Despite the current “feel good factor” in many African economies, this moment calls for sober reflection rather than hubris, African Development Bank Group (AfDB) President Donald Kaberuka said here Thursday.
“The possibility is real that things may get worse and not better,” Kaberuka told the opening session of the 47th AfDB Annual General Assembly that has brought together representatives of the 54 African and 24 European and North American member states of Africa’s top development bank.
Australia is also represented at the meeting as an observer.
Urging sub-Saharan African countries to maintain their growth momentum that clocked 5.9 percent in 2011, with a few seeing double digits growth, Kaberuka cautioned that internal socio-political setbacks posed risks in some countries.
“Look at the dramatic situation in Mali and the threatened partition of the country, the chronic instability in Guinea-Bissau, the 22-year mayhem in Somalia as well as the drought in the Sahel and the Horn of Africa regions.
“These are certainly isolated cases, but they are an indication of some of the potential risks on the way,” he said.
The Bank is holding its meetings in the wake of a shifting global economic landscape where unpredictable events have led to a reordering in priorities for international development, and in particular development assistance to Africa that has been the major beneficiary.
Governors of the AfDB are at this session reflecting on the likely implications of the global situation to Africa, amid challenges of making the continent’s growth broad based and inclusive to maintain the hope of the majority youth population for getting jobs.
But, while the North African economies are going through a delicate transition phase, the rest of the continent has to brace itself for the impact of the eurozone turbulence.
“Information now available indicates that already some of the smaller countries are beginning to experience problematic access to trade finance; several frontier markets have postponed the launch of sovereign bonds as borrowing gets costlier as European banks retrench deleverage,” Kaberuka said.
He said “there are heavy clouds on the horizon” due to the lagged effects of the European recession that combines with uncertainty about how the emerging giants of Brazil, Russia, India and China (BRICs) will fare in 2012.
The direct implication here concerns investment flows to Africa and demand for African exports.
This time round, Africa’s resilience is not as robust as it was in 2008 when the global financial crisis hit its apex. Africa’s shock absorbers and fiscal space are weaker and some countries have tumbled to double digit inflation.
Kaberuka elaborated the prevailing situation, saying it is important for African leaders to make the important distinction between “economic growth and economic transformation”.
He said many of the countries have posted impressive headline growth statistics, but that the structure of the economies hardly changed, with much of the growth propelled by a very narrow range of traditional commodity exports.
Since the strong headline growth did not come from innovation and diversification, Kaberuka said it “has not commensurately translated into jobs, opportunities for the young and visible improvement in people’s lives.”
He suggested that targeted safety nets adopted as a policy choice must be part of any inclusive growth agenda, otherwise it serves to undermine public finances, breed corruption and capture by the elites.

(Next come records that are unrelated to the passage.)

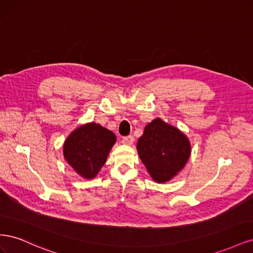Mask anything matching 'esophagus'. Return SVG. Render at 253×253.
<instances>
[{"instance_id": "obj_1", "label": "esophagus", "mask_w": 253, "mask_h": 253, "mask_svg": "<svg viewBox=\"0 0 253 253\" xmlns=\"http://www.w3.org/2000/svg\"><path fill=\"white\" fill-rule=\"evenodd\" d=\"M134 141V137L132 135H128V136H126L122 138V142H124L125 144H132Z\"/></svg>"}]
</instances>
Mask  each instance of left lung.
<instances>
[{
    "label": "left lung",
    "mask_w": 253,
    "mask_h": 253,
    "mask_svg": "<svg viewBox=\"0 0 253 253\" xmlns=\"http://www.w3.org/2000/svg\"><path fill=\"white\" fill-rule=\"evenodd\" d=\"M137 151L152 178L166 182L185 167L191 147L185 134L157 118L144 127Z\"/></svg>",
    "instance_id": "obj_1"
}]
</instances>
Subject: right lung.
Listing matches in <instances>:
<instances>
[{
	"label": "right lung",
	"mask_w": 253,
	"mask_h": 253,
	"mask_svg": "<svg viewBox=\"0 0 253 253\" xmlns=\"http://www.w3.org/2000/svg\"><path fill=\"white\" fill-rule=\"evenodd\" d=\"M116 136L100 125L87 124L68 136L63 154L66 162L84 178H93L106 162Z\"/></svg>",
	"instance_id": "add662e5"
}]
</instances>
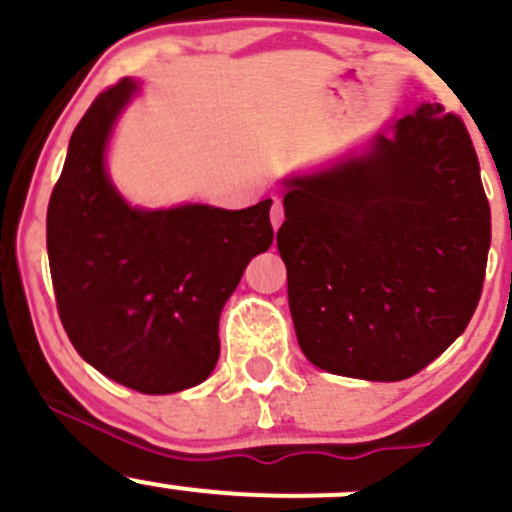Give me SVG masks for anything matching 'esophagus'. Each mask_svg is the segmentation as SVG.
<instances>
[{
    "label": "esophagus",
    "instance_id": "1",
    "mask_svg": "<svg viewBox=\"0 0 512 512\" xmlns=\"http://www.w3.org/2000/svg\"><path fill=\"white\" fill-rule=\"evenodd\" d=\"M270 220H272V227H280L285 223V205H282V200L275 198V203H272V210H270Z\"/></svg>",
    "mask_w": 512,
    "mask_h": 512
}]
</instances>
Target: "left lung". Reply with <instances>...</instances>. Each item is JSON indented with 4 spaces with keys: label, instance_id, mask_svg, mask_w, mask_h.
<instances>
[{
    "label": "left lung",
    "instance_id": "8db88e82",
    "mask_svg": "<svg viewBox=\"0 0 512 512\" xmlns=\"http://www.w3.org/2000/svg\"><path fill=\"white\" fill-rule=\"evenodd\" d=\"M287 188L277 250L314 366L401 381L461 337L490 247V205L461 116L423 103L366 156Z\"/></svg>",
    "mask_w": 512,
    "mask_h": 512
}]
</instances>
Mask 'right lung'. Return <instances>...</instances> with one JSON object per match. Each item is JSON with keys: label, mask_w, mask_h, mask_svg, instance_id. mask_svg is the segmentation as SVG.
<instances>
[{"label": "right lung", "mask_w": 512, "mask_h": 512, "mask_svg": "<svg viewBox=\"0 0 512 512\" xmlns=\"http://www.w3.org/2000/svg\"><path fill=\"white\" fill-rule=\"evenodd\" d=\"M136 91L121 79L71 133L46 213L56 309L74 349L141 394H175L210 376L218 322L247 262L272 245V200L245 210H136L103 170L113 121Z\"/></svg>", "instance_id": "1"}]
</instances>
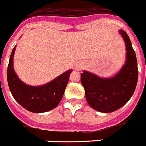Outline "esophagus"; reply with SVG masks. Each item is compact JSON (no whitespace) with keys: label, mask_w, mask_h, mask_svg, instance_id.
<instances>
[{"label":"esophagus","mask_w":146,"mask_h":146,"mask_svg":"<svg viewBox=\"0 0 146 146\" xmlns=\"http://www.w3.org/2000/svg\"><path fill=\"white\" fill-rule=\"evenodd\" d=\"M80 68H81L80 66H76V69H77V70H80Z\"/></svg>","instance_id":"1"}]
</instances>
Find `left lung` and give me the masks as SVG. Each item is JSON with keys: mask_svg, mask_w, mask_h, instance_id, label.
<instances>
[{"mask_svg": "<svg viewBox=\"0 0 146 146\" xmlns=\"http://www.w3.org/2000/svg\"><path fill=\"white\" fill-rule=\"evenodd\" d=\"M126 46V61L119 73L111 78H100L84 71L81 83L86 98L92 109L110 113L129 101L135 91L138 79L137 61L131 42L126 32L119 31Z\"/></svg>", "mask_w": 146, "mask_h": 146, "instance_id": "obj_1", "label": "left lung"}]
</instances>
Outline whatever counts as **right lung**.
Returning a JSON list of instances; mask_svg holds the SVG:
<instances>
[{"label": "right lung", "mask_w": 146, "mask_h": 146, "mask_svg": "<svg viewBox=\"0 0 146 146\" xmlns=\"http://www.w3.org/2000/svg\"><path fill=\"white\" fill-rule=\"evenodd\" d=\"M13 48L7 69V81L13 98L27 110L34 113L46 112L58 106L64 94L72 70L64 72L57 78L41 86H31L23 83L14 71Z\"/></svg>", "instance_id": "obj_1"}]
</instances>
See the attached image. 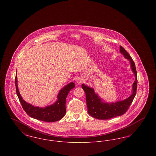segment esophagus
Instances as JSON below:
<instances>
[{
  "label": "esophagus",
  "mask_w": 156,
  "mask_h": 156,
  "mask_svg": "<svg viewBox=\"0 0 156 156\" xmlns=\"http://www.w3.org/2000/svg\"><path fill=\"white\" fill-rule=\"evenodd\" d=\"M76 82H77V83H78L79 85H80V84H81L83 82V80H82L81 78H78L77 80H76Z\"/></svg>",
  "instance_id": "esophagus-1"
}]
</instances>
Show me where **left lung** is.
Masks as SVG:
<instances>
[{
  "label": "left lung",
  "mask_w": 156,
  "mask_h": 156,
  "mask_svg": "<svg viewBox=\"0 0 156 156\" xmlns=\"http://www.w3.org/2000/svg\"><path fill=\"white\" fill-rule=\"evenodd\" d=\"M120 51L126 58L130 61V67L135 75V81L133 83V93L130 97L123 101L111 104L105 103L102 102L101 99L95 93L93 88H89L85 84H82V88L86 95L88 112L94 118L104 120L111 119L123 115L128 110L136 94L137 76L133 60L122 46L120 47Z\"/></svg>",
  "instance_id": "obj_1"
}]
</instances>
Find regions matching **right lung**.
<instances>
[{"label":"right lung","instance_id":"add662e5","mask_svg":"<svg viewBox=\"0 0 156 156\" xmlns=\"http://www.w3.org/2000/svg\"><path fill=\"white\" fill-rule=\"evenodd\" d=\"M15 85L17 95L19 98L23 109L26 113L31 118L47 122L58 121L65 116L66 113V101L67 95L70 90L73 89L75 87L74 82L68 83L60 90L57 96L58 100L54 104L42 108L34 107L32 105L27 103L23 99L18 89L17 75L15 77Z\"/></svg>","mask_w":156,"mask_h":156}]
</instances>
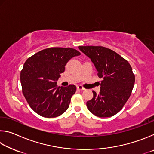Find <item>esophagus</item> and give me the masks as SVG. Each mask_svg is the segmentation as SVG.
<instances>
[{
    "label": "esophagus",
    "mask_w": 154,
    "mask_h": 154,
    "mask_svg": "<svg viewBox=\"0 0 154 154\" xmlns=\"http://www.w3.org/2000/svg\"><path fill=\"white\" fill-rule=\"evenodd\" d=\"M77 89L78 90H81V91H82V90H85V88H83V86H82V85H78V86L77 87Z\"/></svg>",
    "instance_id": "34e87169"
}]
</instances>
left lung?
<instances>
[{"label": "left lung", "instance_id": "1", "mask_svg": "<svg viewBox=\"0 0 154 154\" xmlns=\"http://www.w3.org/2000/svg\"><path fill=\"white\" fill-rule=\"evenodd\" d=\"M95 65L98 77L102 78L100 91L88 101L87 107L99 118L113 116L123 108L133 89L135 76L126 59L103 46H79Z\"/></svg>", "mask_w": 154, "mask_h": 154}]
</instances>
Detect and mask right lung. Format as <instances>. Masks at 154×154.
<instances>
[{
	"label": "right lung",
	"mask_w": 154,
	"mask_h": 154,
	"mask_svg": "<svg viewBox=\"0 0 154 154\" xmlns=\"http://www.w3.org/2000/svg\"><path fill=\"white\" fill-rule=\"evenodd\" d=\"M80 54L72 48H50L37 52L25 62L20 72L22 93L36 113L51 118L67 110L76 86L58 87L56 81L64 72L68 61Z\"/></svg>",
	"instance_id": "obj_1"
}]
</instances>
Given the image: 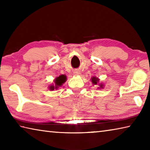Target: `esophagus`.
Wrapping results in <instances>:
<instances>
[{
  "label": "esophagus",
  "mask_w": 150,
  "mask_h": 150,
  "mask_svg": "<svg viewBox=\"0 0 150 150\" xmlns=\"http://www.w3.org/2000/svg\"><path fill=\"white\" fill-rule=\"evenodd\" d=\"M74 73H75V75H78L79 73V71H76L74 72Z\"/></svg>",
  "instance_id": "esophagus-1"
}]
</instances>
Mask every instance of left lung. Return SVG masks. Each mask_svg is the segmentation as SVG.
I'll return each instance as SVG.
<instances>
[{
    "instance_id": "left-lung-1",
    "label": "left lung",
    "mask_w": 150,
    "mask_h": 150,
    "mask_svg": "<svg viewBox=\"0 0 150 150\" xmlns=\"http://www.w3.org/2000/svg\"><path fill=\"white\" fill-rule=\"evenodd\" d=\"M91 81H92V83H93L94 85H96V84H97V83L98 82V78L93 77L91 78ZM103 84H100V88H103Z\"/></svg>"
}]
</instances>
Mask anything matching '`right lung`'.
Wrapping results in <instances>:
<instances>
[{"label": "right lung", "mask_w": 150, "mask_h": 150, "mask_svg": "<svg viewBox=\"0 0 150 150\" xmlns=\"http://www.w3.org/2000/svg\"><path fill=\"white\" fill-rule=\"evenodd\" d=\"M65 81H66V76L65 75H62L59 76V77L55 79V80L54 81L55 85V86L51 85L50 87V90H54L55 88L56 89V88L58 87H59V86L62 85L63 83H64L65 82Z\"/></svg>", "instance_id": "right-lung-1"}]
</instances>
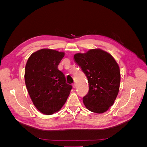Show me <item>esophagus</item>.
Masks as SVG:
<instances>
[{
  "instance_id": "34e87169",
  "label": "esophagus",
  "mask_w": 147,
  "mask_h": 147,
  "mask_svg": "<svg viewBox=\"0 0 147 147\" xmlns=\"http://www.w3.org/2000/svg\"><path fill=\"white\" fill-rule=\"evenodd\" d=\"M77 87V84L76 83H75V84H74V85H73V88H76Z\"/></svg>"
}]
</instances>
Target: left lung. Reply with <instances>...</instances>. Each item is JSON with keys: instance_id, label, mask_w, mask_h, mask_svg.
Here are the masks:
<instances>
[{"instance_id": "left-lung-1", "label": "left lung", "mask_w": 147, "mask_h": 147, "mask_svg": "<svg viewBox=\"0 0 147 147\" xmlns=\"http://www.w3.org/2000/svg\"><path fill=\"white\" fill-rule=\"evenodd\" d=\"M74 59L89 83L88 94L83 97L84 105L92 112H106L113 104L119 91L120 72L117 62L109 53L99 49L75 55Z\"/></svg>"}]
</instances>
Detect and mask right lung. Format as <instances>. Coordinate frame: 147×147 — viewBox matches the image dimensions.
<instances>
[{
  "label": "right lung",
  "instance_id": "right-lung-1",
  "mask_svg": "<svg viewBox=\"0 0 147 147\" xmlns=\"http://www.w3.org/2000/svg\"><path fill=\"white\" fill-rule=\"evenodd\" d=\"M64 56L63 52L43 49L34 53L26 65V88L35 107L44 114L59 111L72 88L58 69Z\"/></svg>",
  "mask_w": 147,
  "mask_h": 147
}]
</instances>
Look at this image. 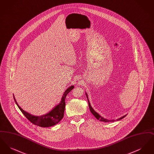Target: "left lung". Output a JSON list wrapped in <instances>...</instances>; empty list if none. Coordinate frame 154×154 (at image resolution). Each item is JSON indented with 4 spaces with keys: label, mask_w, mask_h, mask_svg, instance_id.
<instances>
[{
    "label": "left lung",
    "mask_w": 154,
    "mask_h": 154,
    "mask_svg": "<svg viewBox=\"0 0 154 154\" xmlns=\"http://www.w3.org/2000/svg\"><path fill=\"white\" fill-rule=\"evenodd\" d=\"M86 94V96H87V99H88V104H89V110L91 111V112H92V114L97 119H98V120H99V121H102V122H112V121H115L114 120H109V119H105V118H104L102 117H101L98 113H97L96 112L95 110L93 109V108L91 107V104H90V103L89 102V100H88V95H87V93L85 94ZM126 115H125L124 116H123V117H122L119 118H118L117 119V121H119V120H121V119H122V118H124L126 116Z\"/></svg>",
    "instance_id": "left-lung-1"
}]
</instances>
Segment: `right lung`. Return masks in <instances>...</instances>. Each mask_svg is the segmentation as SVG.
Instances as JSON below:
<instances>
[{"mask_svg": "<svg viewBox=\"0 0 154 154\" xmlns=\"http://www.w3.org/2000/svg\"><path fill=\"white\" fill-rule=\"evenodd\" d=\"M74 87L73 85H72L67 88L65 91L62 97L60 102L59 103L57 106H56L48 113L42 116H35L25 111L18 106V104H17V103L15 100L14 96V99L17 106L20 109V110L21 111L23 114L26 117L30 122L40 127H44V128L50 127L55 125L57 124L63 117L65 105H66L65 98H66V95L73 89Z\"/></svg>", "mask_w": 154, "mask_h": 154, "instance_id": "right-lung-1", "label": "right lung"}]
</instances>
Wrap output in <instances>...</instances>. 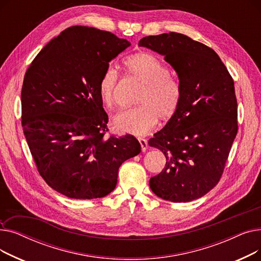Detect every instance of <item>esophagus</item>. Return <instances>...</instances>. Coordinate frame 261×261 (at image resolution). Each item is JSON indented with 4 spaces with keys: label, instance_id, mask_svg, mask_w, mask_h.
<instances>
[{
    "label": "esophagus",
    "instance_id": "esophagus-1",
    "mask_svg": "<svg viewBox=\"0 0 261 261\" xmlns=\"http://www.w3.org/2000/svg\"><path fill=\"white\" fill-rule=\"evenodd\" d=\"M139 142L141 144V147H142V151H146L147 148H148V142L147 140L143 139V138H139Z\"/></svg>",
    "mask_w": 261,
    "mask_h": 261
}]
</instances>
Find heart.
Instances as JSON below:
<instances>
[{
  "label": "heart",
  "instance_id": "1",
  "mask_svg": "<svg viewBox=\"0 0 261 261\" xmlns=\"http://www.w3.org/2000/svg\"><path fill=\"white\" fill-rule=\"evenodd\" d=\"M123 64L131 76L142 82L144 89L138 98L141 106L117 113L113 118L114 126L120 133L145 135L156 126L159 115L167 119L174 114L179 105V91L173 82L167 79L166 68L151 55H131ZM117 82L116 68L112 65L107 66L98 82V93L101 101L109 108L115 103Z\"/></svg>",
  "mask_w": 261,
  "mask_h": 261
}]
</instances>
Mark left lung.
Masks as SVG:
<instances>
[{
    "mask_svg": "<svg viewBox=\"0 0 261 261\" xmlns=\"http://www.w3.org/2000/svg\"><path fill=\"white\" fill-rule=\"evenodd\" d=\"M139 45L164 56L179 78L175 112L148 142L167 161L150 188L171 202L199 199L220 180L238 131L234 80L214 49L185 35L148 36Z\"/></svg>",
    "mask_w": 261,
    "mask_h": 261,
    "instance_id": "8db88e82",
    "label": "left lung"
}]
</instances>
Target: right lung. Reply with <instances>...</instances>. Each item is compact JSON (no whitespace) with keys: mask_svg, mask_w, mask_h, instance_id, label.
Instances as JSON below:
<instances>
[{"mask_svg":"<svg viewBox=\"0 0 261 261\" xmlns=\"http://www.w3.org/2000/svg\"><path fill=\"white\" fill-rule=\"evenodd\" d=\"M130 45L109 32L72 26L51 39L26 71L23 132L41 176L68 198L106 197L121 164L141 152L130 134L105 138L109 117L98 93L109 62Z\"/></svg>","mask_w":261,"mask_h":261,"instance_id":"obj_1","label":"right lung"}]
</instances>
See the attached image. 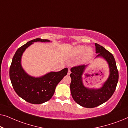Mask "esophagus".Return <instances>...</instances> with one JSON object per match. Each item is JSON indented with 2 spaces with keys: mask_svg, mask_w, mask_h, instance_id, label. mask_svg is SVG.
Instances as JSON below:
<instances>
[{
  "mask_svg": "<svg viewBox=\"0 0 128 128\" xmlns=\"http://www.w3.org/2000/svg\"><path fill=\"white\" fill-rule=\"evenodd\" d=\"M71 73V72H70V69H68V74H70Z\"/></svg>",
  "mask_w": 128,
  "mask_h": 128,
  "instance_id": "1",
  "label": "esophagus"
}]
</instances>
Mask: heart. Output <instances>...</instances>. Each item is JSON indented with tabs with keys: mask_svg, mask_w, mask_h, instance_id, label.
<instances>
[{
	"mask_svg": "<svg viewBox=\"0 0 128 128\" xmlns=\"http://www.w3.org/2000/svg\"><path fill=\"white\" fill-rule=\"evenodd\" d=\"M73 55L76 56H79L83 55V60H87L92 58L93 55V52L92 49L87 48V47L83 45H79L77 46L73 49Z\"/></svg>",
	"mask_w": 128,
	"mask_h": 128,
	"instance_id": "heart-1",
	"label": "heart"
}]
</instances>
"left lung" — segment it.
<instances>
[{
	"label": "left lung",
	"mask_w": 128,
	"mask_h": 128,
	"mask_svg": "<svg viewBox=\"0 0 128 128\" xmlns=\"http://www.w3.org/2000/svg\"><path fill=\"white\" fill-rule=\"evenodd\" d=\"M97 57H102L107 62L110 76L100 88H89L84 86L82 75L87 65L76 66L71 68L70 92L73 98L83 107L94 108L108 101L114 92L118 82L119 74L116 62L111 52L101 45L95 43Z\"/></svg>",
	"instance_id": "obj_1"
}]
</instances>
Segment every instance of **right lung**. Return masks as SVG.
Instances as JSON below:
<instances>
[{
	"mask_svg": "<svg viewBox=\"0 0 128 128\" xmlns=\"http://www.w3.org/2000/svg\"><path fill=\"white\" fill-rule=\"evenodd\" d=\"M50 42L36 38L20 47L14 55L9 75L14 90L19 97L31 104H40L51 98L58 84L68 73V68L59 72H51L40 78L30 76L22 69L21 59L24 50L34 42Z\"/></svg>",
	"mask_w": 128,
	"mask_h": 128,
	"instance_id": "1",
	"label": "right lung"
}]
</instances>
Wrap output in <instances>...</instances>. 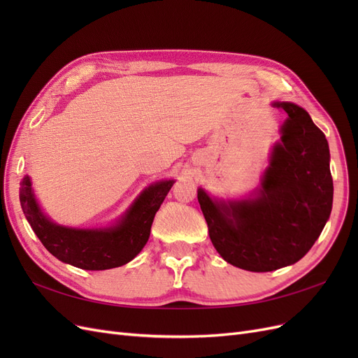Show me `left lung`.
Segmentation results:
<instances>
[{"label": "left lung", "mask_w": 358, "mask_h": 358, "mask_svg": "<svg viewBox=\"0 0 358 358\" xmlns=\"http://www.w3.org/2000/svg\"><path fill=\"white\" fill-rule=\"evenodd\" d=\"M273 106L288 117L255 197L225 203L197 191L215 249L227 263L249 272L297 263L320 237L333 204L326 136L300 106Z\"/></svg>", "instance_id": "1"}]
</instances>
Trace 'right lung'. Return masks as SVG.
<instances>
[{
  "instance_id": "add662e5",
  "label": "right lung",
  "mask_w": 358,
  "mask_h": 358,
  "mask_svg": "<svg viewBox=\"0 0 358 358\" xmlns=\"http://www.w3.org/2000/svg\"><path fill=\"white\" fill-rule=\"evenodd\" d=\"M175 180H161L148 187L116 225L109 229H70L52 222L41 212L31 188L29 176L20 185V206L31 229L48 251L83 270H107L124 266L146 245L150 225Z\"/></svg>"
}]
</instances>
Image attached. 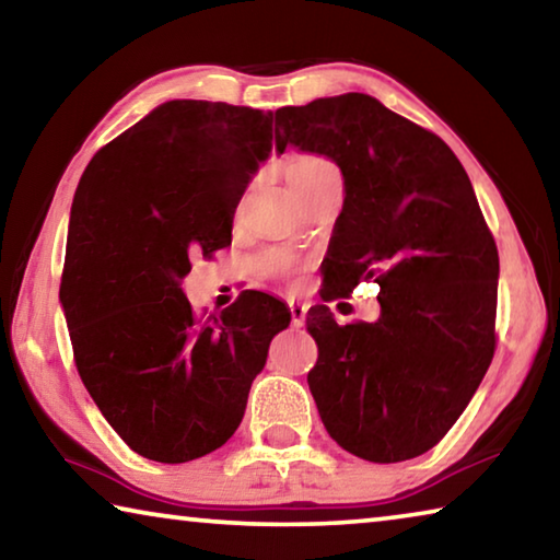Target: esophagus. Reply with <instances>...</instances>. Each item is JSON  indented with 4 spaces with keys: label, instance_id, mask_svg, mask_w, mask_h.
Instances as JSON below:
<instances>
[{
    "label": "esophagus",
    "instance_id": "34e87169",
    "mask_svg": "<svg viewBox=\"0 0 560 560\" xmlns=\"http://www.w3.org/2000/svg\"><path fill=\"white\" fill-rule=\"evenodd\" d=\"M289 311H291V324L293 328H301L306 324V314H308V306L301 301H289Z\"/></svg>",
    "mask_w": 560,
    "mask_h": 560
}]
</instances>
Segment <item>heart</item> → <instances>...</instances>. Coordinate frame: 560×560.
Returning <instances> with one entry per match:
<instances>
[{"label":"heart","instance_id":"1","mask_svg":"<svg viewBox=\"0 0 560 560\" xmlns=\"http://www.w3.org/2000/svg\"><path fill=\"white\" fill-rule=\"evenodd\" d=\"M326 160L320 158H311V155H301V158H293L289 170H306V167H316V165H324Z\"/></svg>","mask_w":560,"mask_h":560}]
</instances>
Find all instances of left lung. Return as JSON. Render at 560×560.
<instances>
[{"instance_id": "1", "label": "left lung", "mask_w": 560, "mask_h": 560, "mask_svg": "<svg viewBox=\"0 0 560 560\" xmlns=\"http://www.w3.org/2000/svg\"><path fill=\"white\" fill-rule=\"evenodd\" d=\"M277 148L324 155L343 175L326 296L381 287L375 324L308 311L320 420L340 447L390 464L438 444L494 358L499 254L457 155L368 93L277 110Z\"/></svg>"}]
</instances>
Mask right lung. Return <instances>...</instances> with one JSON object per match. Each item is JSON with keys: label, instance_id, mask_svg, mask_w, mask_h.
I'll return each instance as SVG.
<instances>
[{"label": "right lung", "instance_id": "1", "mask_svg": "<svg viewBox=\"0 0 560 560\" xmlns=\"http://www.w3.org/2000/svg\"><path fill=\"white\" fill-rule=\"evenodd\" d=\"M271 148V110L177 98L98 150L75 189L59 301L83 385L140 457L183 464L222 447L291 324L261 291L197 320L183 291L189 257L232 242Z\"/></svg>", "mask_w": 560, "mask_h": 560}]
</instances>
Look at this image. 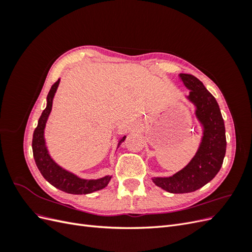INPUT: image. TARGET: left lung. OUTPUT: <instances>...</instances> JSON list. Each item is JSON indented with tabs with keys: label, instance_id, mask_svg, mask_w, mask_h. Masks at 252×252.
<instances>
[{
	"label": "left lung",
	"instance_id": "obj_1",
	"mask_svg": "<svg viewBox=\"0 0 252 252\" xmlns=\"http://www.w3.org/2000/svg\"><path fill=\"white\" fill-rule=\"evenodd\" d=\"M180 78L190 90L187 97L195 105L204 132L199 149L186 167L172 177L152 179L170 193L192 192L207 184L220 171L226 154L224 120L215 96L194 75L180 73Z\"/></svg>",
	"mask_w": 252,
	"mask_h": 252
}]
</instances>
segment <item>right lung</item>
Instances as JSON below:
<instances>
[{
    "label": "right lung",
    "instance_id": "obj_1",
    "mask_svg": "<svg viewBox=\"0 0 252 252\" xmlns=\"http://www.w3.org/2000/svg\"><path fill=\"white\" fill-rule=\"evenodd\" d=\"M60 79L53 84L47 95V106L42 112V116L39 119L36 128L34 129L32 138V152L35 164L44 179L48 181L52 186L62 190L67 193L72 194H87L101 190L108 185L111 179L109 175L98 179V180H84L80 179L77 175L63 169L50 158L48 150L45 145L44 140V129L46 125L47 119L52 108V101L58 89ZM126 136H123L119 142L121 145L124 142ZM118 145V146H119Z\"/></svg>",
    "mask_w": 252,
    "mask_h": 252
}]
</instances>
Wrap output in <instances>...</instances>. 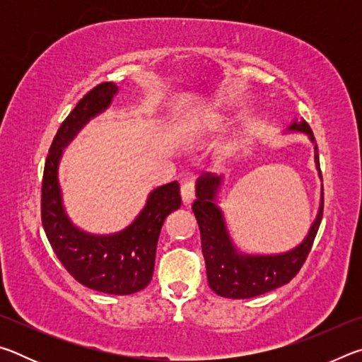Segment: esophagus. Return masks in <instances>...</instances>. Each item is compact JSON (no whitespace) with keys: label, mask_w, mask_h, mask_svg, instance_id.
Returning <instances> with one entry per match:
<instances>
[{"label":"esophagus","mask_w":362,"mask_h":362,"mask_svg":"<svg viewBox=\"0 0 362 362\" xmlns=\"http://www.w3.org/2000/svg\"><path fill=\"white\" fill-rule=\"evenodd\" d=\"M194 189H196L194 182L188 180V182L183 183L182 188H180V194H182V201H183V203H185V204L192 203V201L194 199Z\"/></svg>","instance_id":"esophagus-1"}]
</instances>
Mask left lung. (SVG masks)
Listing matches in <instances>:
<instances>
[{"label":"left lung","instance_id":"left-lung-1","mask_svg":"<svg viewBox=\"0 0 362 362\" xmlns=\"http://www.w3.org/2000/svg\"><path fill=\"white\" fill-rule=\"evenodd\" d=\"M289 129L308 134L311 142L315 144V161L321 175L317 145L308 122L305 119L293 122ZM218 185V177L206 174L196 188V199L193 203V212L201 231V246H203L207 281H209L211 289L220 297L250 298L289 283L303 267L311 246H313L322 218L324 198L315 223L311 225L308 236L300 246L279 255H243L233 247L228 233L225 230L222 211L214 203Z\"/></svg>","mask_w":362,"mask_h":362}]
</instances>
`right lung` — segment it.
<instances>
[{"label":"right lung","mask_w":362,"mask_h":362,"mask_svg":"<svg viewBox=\"0 0 362 362\" xmlns=\"http://www.w3.org/2000/svg\"><path fill=\"white\" fill-rule=\"evenodd\" d=\"M116 93L118 86L112 81L94 86L60 124L42 173L41 222L57 259L78 283L113 296H129L150 284L163 223L182 204L179 182L153 189L134 223L110 236L88 235L70 222L57 182L62 148L86 122L110 105Z\"/></svg>","instance_id":"right-lung-1"}]
</instances>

“African citizens have high expectations. We must quickly bring to them the benefits of economic growth,” Kaberuka urged, even while conceding that there was no quick fix.
“There are choices in public policy that are possible and feasible – from agriculture and food security to small businesses, resolute focus on gender and financial inclusion.
“We have an opportunity to learn from best practices combining robust safety nets instruments and access to education by children of the poor. The Bank will continue to mainstream these issues into its work,” Kaberuka assured.